## Prompt A:
Using the lupus essay, explain why the writer's chronic illness hit their self-esteem so hard. Answer in one to three sentences.
## Prompt B:
In the lupus essay, what does the writer call the most difficult part of being chronically ill?
## Prompt C:
From the lupus essay, copy everything from "This post and" down to "my own self-esteem.", word for word.
(Beginning of Text)
This post and image are graciously contributed by Ilse de Cock. Find more of Ilse’s writing about life with lupus in Dutch and English at LupusLeven.com
My illness, lupus, can attack at any moment, in any organ, in every severity for the rest of my life. To me, the most difficult part of being chronically ill is the effect it had on my own self-esteem.
When you think about who you are, you probably form a kind of “mini-me” in your head. You look at yourself in a certain way. You observe your character and you see how you behave and feel in relation to others. Maybe, you even think about how much you think you’re worth. Your self-esteem relates to the image you have of yourself and how you value it.
And sometimes, our self-esteem is in bad shape. Stress and difficult life events, such as serious illness, can have a negative effect on it. In moments like these we tend to see ourselves and our lives in a more negative and critical light. The voice in our own head tells us “You can’t do that.” We become shy or believe we aren’t as fun as others. We may hide ourselves away from social situations, stop trying new things, and avoid things we find challenging. This is something that we all have to deal with at some point in our lives.
My chronic illness comes with physical, mental and emotional challenges. And at first glance these challenges might seem more problematic than how I value myself. Believe me, the physical symptoms can be awful and can bring me down for a while, but I always seem to revive from that. So, why is it that a chronic illness affects our self-esteem so much? Before I got sick, I took my body for granted. I could run, jump and walk and do whatever I wanted, without feeling tired or sick. It made me able to go to friends, to work on my yoga poses and to show off my drawing skills. I did not realize that this “being able to move” was a big part of my self-esteem.
When my body failed me the first time, I felt horrible. Everything about how I presented myself to others had disappeared. I couldn’t visit friends, couldn’t draw anymore and doing yoga seemed impossible. In cases like this, everything that we thought defines us is shaken up, and with it our “mini-me”. For me, a lot changed within just half a year and I felt like a different person. A new, totally different me arrived and pushed the old self away. The voice in my head became really harsh on me: “I’ll never make new friends”, “I’ll never be able to be normal”, and “No-one is going to stick around with someone like me”.
(End of Text)
(Beginning of Data provided)
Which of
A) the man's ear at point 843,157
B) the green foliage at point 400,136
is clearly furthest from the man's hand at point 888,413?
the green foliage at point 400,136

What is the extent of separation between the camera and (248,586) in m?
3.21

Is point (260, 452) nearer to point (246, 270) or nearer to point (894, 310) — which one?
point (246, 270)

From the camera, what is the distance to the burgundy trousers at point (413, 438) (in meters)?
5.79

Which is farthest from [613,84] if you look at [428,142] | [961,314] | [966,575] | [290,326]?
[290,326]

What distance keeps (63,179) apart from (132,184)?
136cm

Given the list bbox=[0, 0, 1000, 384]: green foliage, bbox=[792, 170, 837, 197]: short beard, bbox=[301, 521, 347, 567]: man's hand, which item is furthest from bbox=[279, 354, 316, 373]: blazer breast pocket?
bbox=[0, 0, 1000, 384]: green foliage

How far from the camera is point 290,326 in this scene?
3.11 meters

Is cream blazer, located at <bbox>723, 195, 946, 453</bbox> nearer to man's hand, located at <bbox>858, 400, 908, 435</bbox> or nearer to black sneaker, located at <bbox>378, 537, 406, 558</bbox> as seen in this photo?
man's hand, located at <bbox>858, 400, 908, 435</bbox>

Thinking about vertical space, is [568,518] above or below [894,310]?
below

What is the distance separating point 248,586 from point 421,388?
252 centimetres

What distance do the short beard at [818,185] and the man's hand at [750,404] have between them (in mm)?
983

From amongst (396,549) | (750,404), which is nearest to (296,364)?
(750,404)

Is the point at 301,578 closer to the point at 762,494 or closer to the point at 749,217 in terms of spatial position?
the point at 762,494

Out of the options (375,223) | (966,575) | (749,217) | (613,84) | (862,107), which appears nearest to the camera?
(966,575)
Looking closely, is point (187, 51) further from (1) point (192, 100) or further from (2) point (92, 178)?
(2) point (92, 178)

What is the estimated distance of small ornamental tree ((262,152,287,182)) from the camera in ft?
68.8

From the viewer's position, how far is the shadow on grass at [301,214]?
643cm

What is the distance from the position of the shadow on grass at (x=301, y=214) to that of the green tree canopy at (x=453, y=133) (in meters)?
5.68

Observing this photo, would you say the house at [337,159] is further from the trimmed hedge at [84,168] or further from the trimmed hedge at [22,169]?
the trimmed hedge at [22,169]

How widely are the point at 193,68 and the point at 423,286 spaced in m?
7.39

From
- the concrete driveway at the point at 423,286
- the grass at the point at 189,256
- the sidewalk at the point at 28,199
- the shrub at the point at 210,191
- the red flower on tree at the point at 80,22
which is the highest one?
(End of Data provided)
(Beginning of Data provided)
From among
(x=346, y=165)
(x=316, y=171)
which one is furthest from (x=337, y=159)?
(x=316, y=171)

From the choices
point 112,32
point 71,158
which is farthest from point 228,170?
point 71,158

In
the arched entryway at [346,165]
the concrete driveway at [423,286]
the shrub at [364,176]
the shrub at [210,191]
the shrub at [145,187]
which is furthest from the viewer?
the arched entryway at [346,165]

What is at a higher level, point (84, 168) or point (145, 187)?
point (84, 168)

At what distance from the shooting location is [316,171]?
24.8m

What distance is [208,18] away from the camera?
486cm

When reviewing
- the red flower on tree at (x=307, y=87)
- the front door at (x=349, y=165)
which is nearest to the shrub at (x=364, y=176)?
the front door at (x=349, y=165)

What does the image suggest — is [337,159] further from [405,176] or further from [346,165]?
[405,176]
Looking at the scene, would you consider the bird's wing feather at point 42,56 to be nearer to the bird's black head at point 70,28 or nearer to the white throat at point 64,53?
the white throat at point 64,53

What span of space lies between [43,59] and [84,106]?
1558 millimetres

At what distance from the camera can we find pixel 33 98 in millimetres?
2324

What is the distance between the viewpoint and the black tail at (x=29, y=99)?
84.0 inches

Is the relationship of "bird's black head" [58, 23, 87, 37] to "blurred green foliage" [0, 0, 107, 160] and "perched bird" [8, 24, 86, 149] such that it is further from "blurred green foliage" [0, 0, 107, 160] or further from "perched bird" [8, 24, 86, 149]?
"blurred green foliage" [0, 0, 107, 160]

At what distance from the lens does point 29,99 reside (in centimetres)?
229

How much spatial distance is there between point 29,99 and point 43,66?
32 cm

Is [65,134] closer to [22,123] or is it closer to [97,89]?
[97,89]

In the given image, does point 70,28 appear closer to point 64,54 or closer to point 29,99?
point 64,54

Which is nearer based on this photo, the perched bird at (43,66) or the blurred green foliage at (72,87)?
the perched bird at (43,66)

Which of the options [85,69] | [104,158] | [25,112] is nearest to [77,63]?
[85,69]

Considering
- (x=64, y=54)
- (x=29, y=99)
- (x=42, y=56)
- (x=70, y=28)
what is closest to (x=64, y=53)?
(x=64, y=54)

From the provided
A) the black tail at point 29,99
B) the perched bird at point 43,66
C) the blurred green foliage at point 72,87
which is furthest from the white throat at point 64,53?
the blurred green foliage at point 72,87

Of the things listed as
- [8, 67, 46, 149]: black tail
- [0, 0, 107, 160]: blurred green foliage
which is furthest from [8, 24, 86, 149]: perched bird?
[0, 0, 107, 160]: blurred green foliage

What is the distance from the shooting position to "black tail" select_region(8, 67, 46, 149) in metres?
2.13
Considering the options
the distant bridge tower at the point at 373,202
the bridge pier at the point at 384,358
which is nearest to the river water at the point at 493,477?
(End of Data provided)
## Task output A:
Before getting sick, the writer took their body for granted and did not realize that being able to move was a big part of their self-esteem. When their body failed, everything about how they presented themselves to others disappeared: they couldn't visit friends, draw, or do yoga. That shook up their whole image of themselves.

## Task output B:
The effect it had on the writer's own self-esteem.

## Task output C:
This post and image are graciously contributed by Ilse de Cock. Find more of Ilse’s writing about life with lupus in Dutch and English at LupusLeven.com
My illness, lupus, can attack at any moment, in any organ, in every severity for the rest of my life. To me, the most difficult part of being chronically ill is the effect it had on my own self-esteem.